= Exercise tasks =
1/ In the design notes on exposing Kubernetes services as Teleport apps, which label is the discovery_group field translated into on the Teleport app resource?
2/ List every namespace named in the sample YAML configuration in the design notes on exposing Kubernetes services as Teleport apps.
3/ Continue the design notes on exposing Kubernetes services as Teleport apps, picking up right after their final sentence.

= Source passage =
· · ·

We will add capability to use optional annotations to better control transformation of Kubernetes services into Teleport apps. By default we will be exposing ports on a service that serve HTTP/HTTPS, using different heuristics to determine if it does (described later in annotations section). But annotation can be used to specify which protocol to use for the app's URI, including tcp://... URIs.

If Kubernetes service has multiple ports in use, we will expose each port as a separate app, with name of the app including the port's name specified in the service. For example, if a service has port 443 exposed with name tls and also port 4004 with name metrics we will create two apps: testApp-tls-main-cluster-prod, testApp-metrics-main-cluster-prod. Names for ports are mandatory in Kubernetes if more than one port is exposed for the service, so we always will be able to use it if we need it. User will be able to use annotation to specify preferred port, in that case only app with this port will be created, without port info in the app name.

In order for discovery service to be able to dynamically create/update/delete apps we will add Read/Write permissions for the apps to the built-in system role Discovery.

Labels from the Kubernetes service will be copied to the corresponding Teleport app.

UX

Discovery

Discovery service will use new kubernetes matchers to periodically poll list of services inside the Kubernetes cluster. Labels specified in the config will be used to filter out services that should be exposed. Also users will be able to specify namespaces to process.

yaml

## This section configures the Discovery Service
discovery_service:
  enabled: yes
  discovery_group: main-cluster
  kubernetes:
    - types: ["app"] # in the future "db" will be possible
      namespaces: [ "toronto", "porto" ]
      labels: # List of labels to select desired Kubernetes services
        env: staging
    - types: ["app"]
      namespaces: [ "seattle", "oakland" ]
      labels:
        env: testing

discovery_group field in the config will be translated into teleport.dev/kubernetes-cluster label on the Teleport app resource, so later it's be easier to target it in the corresponding app service. If kubernetes matchers are specified in the config discovery_group field is required to be set.

Annotations

Kubernetes annotations will allow users to fine tune transformation of services into Teleport apps. All annotations are optional - they will override default behaviour, but they are not required for import of services. By default services without any annotations will also be imported.

Annotation teleport.dev/discovery-type controls what Teleport entity this service is considered to be. If matchers in discovery service config match service type it will be imported. Now we will only support value app which means Teleport application will be imported from this service. In the future there are plans to expand to database importing. If annotation is not set service is treated as an app.

Annotation teleport.dev/protocol controls protocol for the access of the Teleport app we create. If annotation is not set, additional attempts will be performed to try to determine protocol of an exposed port:

if kubernetes service port definition has appProtocol field, and it contains values http/https we will use it in the URI.

· · ·

= Collected material =
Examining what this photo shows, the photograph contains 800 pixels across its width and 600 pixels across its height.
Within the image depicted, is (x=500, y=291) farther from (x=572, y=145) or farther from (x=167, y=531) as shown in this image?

· · ·

= Per-task outputs =
1/ teleport.dev/kubernetes-cluster

2/ toronto, porto, seattle, oakland

3/
if exposed port's name is https or it has numeric value 443, https will be used.
We'll perform HTTP request to the port to see if it serves HTTP/HTTPS requests
if exposed port's name is http or it has numeric value 80 or 8080, http will be used.

If all heuristics mentioned above didn't work, the port will be skipped. For app to be imported with tcp protocol, the service should have explicit annotation teleport.dev/protocl: tcp

Annotation teleport.dev/port controls preferred port for the Kubernetes service, only this one will be used even if service has multiple exposed ports. Its value should be one of the exposed service ports; otherwise, the app will not be imported. Value can be matched either by numeric value or by the name of the port defined on the service.

Annotation teleport.dev/app-name controls resulting app name. If present it will override default app name pattern $SERVICE_NAME-$NAMESPACE-$KUBE_CLUSTER_NAME. If multiple ports are exposed, resulting apps will have port names added as a suffix to the annotation value, as $APP_NAME-$PORT1_NAME, $APP_NAME-$PORT2_NAME etc, where $APP_NAME is the name set by annotation.

Annotation teleport.dev/app-rewrite controls rewrite configuration for Teleport app, if needed. It should contain full rewrite configuration in YAML format, same as one would put into rewrite config section of an app (see documentation).

yaml

annotations:
  teleport.dev/app-rewrite: |
    redirect:
    - "localhost"
    - "jenkins.internal.dev"
    headers:
    - "X-Custom-Header: example"
    - "Authorization: Bearer {{internal.jwt}}"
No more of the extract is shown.